Extracted material:
==================================================

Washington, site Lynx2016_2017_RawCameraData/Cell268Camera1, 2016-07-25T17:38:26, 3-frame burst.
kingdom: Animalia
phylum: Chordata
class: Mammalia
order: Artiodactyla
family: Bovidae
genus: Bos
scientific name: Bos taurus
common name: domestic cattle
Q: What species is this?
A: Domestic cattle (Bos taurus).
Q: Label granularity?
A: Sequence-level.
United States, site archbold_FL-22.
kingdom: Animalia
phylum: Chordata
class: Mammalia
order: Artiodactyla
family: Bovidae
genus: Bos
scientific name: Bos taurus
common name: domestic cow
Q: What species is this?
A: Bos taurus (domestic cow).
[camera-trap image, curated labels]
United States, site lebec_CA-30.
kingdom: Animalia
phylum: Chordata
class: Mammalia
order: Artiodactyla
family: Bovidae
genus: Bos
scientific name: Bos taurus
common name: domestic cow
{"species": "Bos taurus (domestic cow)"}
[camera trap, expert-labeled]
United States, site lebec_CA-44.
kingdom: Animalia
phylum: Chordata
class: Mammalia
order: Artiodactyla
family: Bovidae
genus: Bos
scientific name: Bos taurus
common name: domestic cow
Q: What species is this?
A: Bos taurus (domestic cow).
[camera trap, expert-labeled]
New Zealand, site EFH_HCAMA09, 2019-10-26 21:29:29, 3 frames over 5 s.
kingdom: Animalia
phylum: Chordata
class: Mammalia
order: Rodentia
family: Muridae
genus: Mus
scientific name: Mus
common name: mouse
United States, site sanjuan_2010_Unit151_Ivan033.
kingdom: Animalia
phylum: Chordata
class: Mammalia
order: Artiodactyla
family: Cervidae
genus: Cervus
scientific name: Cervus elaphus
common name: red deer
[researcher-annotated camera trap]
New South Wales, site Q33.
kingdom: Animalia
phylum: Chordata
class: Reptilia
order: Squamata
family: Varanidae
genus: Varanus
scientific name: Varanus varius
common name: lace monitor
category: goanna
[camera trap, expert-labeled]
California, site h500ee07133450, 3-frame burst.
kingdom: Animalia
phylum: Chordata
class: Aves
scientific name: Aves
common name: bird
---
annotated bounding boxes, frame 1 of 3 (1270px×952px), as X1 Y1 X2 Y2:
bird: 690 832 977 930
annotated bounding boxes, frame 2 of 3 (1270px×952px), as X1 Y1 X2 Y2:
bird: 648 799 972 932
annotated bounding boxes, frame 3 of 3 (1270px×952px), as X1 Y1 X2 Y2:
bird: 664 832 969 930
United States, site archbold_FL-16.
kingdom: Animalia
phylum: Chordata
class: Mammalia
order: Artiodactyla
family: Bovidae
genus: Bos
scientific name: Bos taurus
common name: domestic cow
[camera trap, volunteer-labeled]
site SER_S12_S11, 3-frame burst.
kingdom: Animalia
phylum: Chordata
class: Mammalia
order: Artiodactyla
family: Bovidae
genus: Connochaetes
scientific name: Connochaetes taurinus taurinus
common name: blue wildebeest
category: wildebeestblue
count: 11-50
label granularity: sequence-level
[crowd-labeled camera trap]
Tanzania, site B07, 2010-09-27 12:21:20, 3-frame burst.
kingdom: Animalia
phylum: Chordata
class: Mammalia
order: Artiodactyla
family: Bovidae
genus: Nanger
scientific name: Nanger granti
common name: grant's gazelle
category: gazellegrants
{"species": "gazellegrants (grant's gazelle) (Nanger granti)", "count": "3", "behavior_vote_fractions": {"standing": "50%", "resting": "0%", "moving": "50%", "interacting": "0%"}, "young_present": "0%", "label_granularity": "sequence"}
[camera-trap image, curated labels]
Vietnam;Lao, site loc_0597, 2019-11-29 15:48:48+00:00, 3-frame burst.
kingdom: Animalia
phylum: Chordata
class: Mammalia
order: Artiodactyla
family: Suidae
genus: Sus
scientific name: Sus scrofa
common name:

==================================================

The full listing is to be written out again, exactly as shown.

Washington, site Lynx2016_2017_RawCameraData/Cell268Camera1, 2016-07-25T17:38:26, 3-frame burst.
kingdom: Animalia
phylum: Chordata
class: Mammalia
order: Artiodactyla
family: Bovidae
genus: Bos
scientific name: Bos taurus
common name: domestic cattle
Q: What species is this?
A: Domestic cattle (Bos taurus).
Q: Label granularity?
A: Sequence-level.
United States, site archbold_FL-22.
kingdom: Animalia
phylum: Chordata
class: Mammalia
order: Artiodactyla
family: Bovidae
genus: Bos
scientific name: Bos taurus
common name: domestic cow
Q: What species is this?
A: Bos taurus (domestic cow).
[camera-trap image, curated labels]
United States, site lebec_CA-30.
kingdom: Animalia
phylum: Chordata
class: Mammalia
order: Artiodactyla
family: Bovidae
genus: Bos
scientific name: Bos taurus
common name: domestic cow
{"species": "Bos taurus (domestic cow)"}
[camera trap, expert-labeled]
United States, site lebec_CA-44.
kingdom: Animalia
phylum: Chordata
class: Mammalia
order: Artiodactyla
family: Bovidae
genus: Bos
scientific name: Bos taurus
common name: domestic cow
Q: What species is this?
A: Bos taurus (domestic cow).
[camera trap, expert-labeled]
New Zealand, site EFH_HCAMA09, 2019-10-26 21:29:29, 3 frames over 5 s.
kingdom: Animalia
phylum: Chordata
class: Mammalia
order: Rodentia
family: Muridae
genus: Mus
scientific name: Mus
common name: mouse
United States, site sanjuan_2010_Unit151_Ivan033.
kingdom: Animalia
phylum: Chordata
class: Mammalia
order: Artiodactyla
family: Cervidae
genus: Cervus
scientific name: Cervus elaphus
common name: red deer
[researcher-annotated camera trap]
New South Wales, site Q33.
kingdom: Animalia
phylum: Chordata
class: Reptilia
order: Squamata
family: Varanidae
genus: Varanus
scientific name: Varanus varius
common name: lace monitor
category: goanna
[camera trap, expert-labeled]
California, site h500ee07133450, 3-frame burst.
kingdom: Animalia
phylum: Chordata
class: Aves
scientific name: Aves
common name: bird
---
annotated bounding boxes, frame 1 of 3 (1270px×952px), as X1 Y1 X2 Y2:
bird: 690 832 977 930
annotated bounding boxes, frame 2 of 3 (1270px×952px), as X1 Y1 X2 Y2:
bird: 648 799 972 932
annotated bounding boxes, frame 3 of 3 (1270px×952px), as X1 Y1 X2 Y2:
bird: 664 832 969 930
United States, site archbold_FL-16.
kingdom: Animalia
phylum: Chordata
class: Mammalia
order: Artiodactyla
family: Bovidae
genus: Bos
scientific name: Bos taurus
common name: domestic cow
[camera trap, volunteer-labeled]
site SER_S12_S11, 3-frame burst.
kingdom: Animalia
phylum: Chordata
class: Mammalia
order: Artiodactyla
family: Bovidae
genus: Connochaetes
scientific name: Connochaetes taurinus taurinus
common name: blue wildebeest
category: wildebeestblue
count: 11-50
label granularity: sequence-level
[crowd-labeled camera trap]
Tanzania, site B07, 2010-09-27 12:21:20, 3-frame burst.
kingdom: Animalia
phylum: Chordata
class: Mammalia
order: Artiodactyla
family: Bovidae
genus: Nanger
scientific name: Nanger granti
common name: grant's gazelle
category: gazellegrants
{"species": "gazellegrants (grant's gazelle) (Nanger granti)", "count": "3", "behavior_vote_fractions": {"standing": "50%", "resting": "0%", "moving": "50%", "interacting": "0%"}, "young_present": "0%", "label_granularity": "sequence"}
[camera-trap image, curated labels]
Vietnam;Lao, site loc_0597, 2019-11-29 15:48:48+00:00, 3-frame burst.
kingdom: Animalia
phylum: Chordata
class: Mammalia
order: Artiodactyla
family: Suidae
genus: Sus
scientific name: Sus scrofa
common name:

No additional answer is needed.